→ SHORT TASK:
List every line in the listing below that contains the string "nailhead", matching case exactly.

━━━━━ EXTRACTED RECORDS

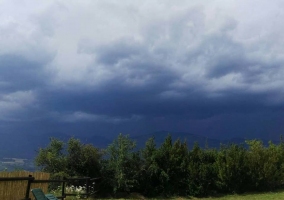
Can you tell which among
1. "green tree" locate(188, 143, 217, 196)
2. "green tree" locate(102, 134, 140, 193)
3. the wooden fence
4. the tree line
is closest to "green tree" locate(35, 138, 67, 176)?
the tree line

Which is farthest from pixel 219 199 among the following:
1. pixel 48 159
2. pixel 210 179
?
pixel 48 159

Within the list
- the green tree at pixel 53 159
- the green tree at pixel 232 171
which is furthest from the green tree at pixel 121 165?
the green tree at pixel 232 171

━━━━━━━━━━
━━━━━ EXTRACTED RECORDS

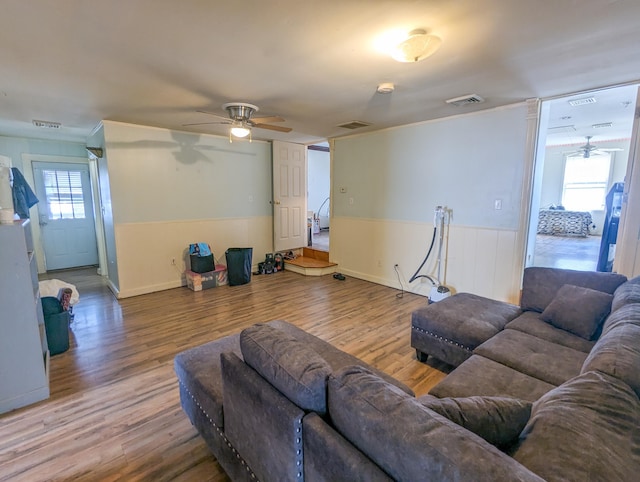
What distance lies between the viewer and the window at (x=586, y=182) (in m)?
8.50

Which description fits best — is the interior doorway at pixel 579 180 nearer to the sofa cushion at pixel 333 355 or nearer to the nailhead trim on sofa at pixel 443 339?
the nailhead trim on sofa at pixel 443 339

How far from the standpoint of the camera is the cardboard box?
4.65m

━━━━━━━━━━

→ SOLVED PROBLEM:
Which description fits best — is the interior doorway at pixel 579 180 nearer to the sofa cushion at pixel 333 355 or nearer to the nailhead trim on sofa at pixel 443 339?
the nailhead trim on sofa at pixel 443 339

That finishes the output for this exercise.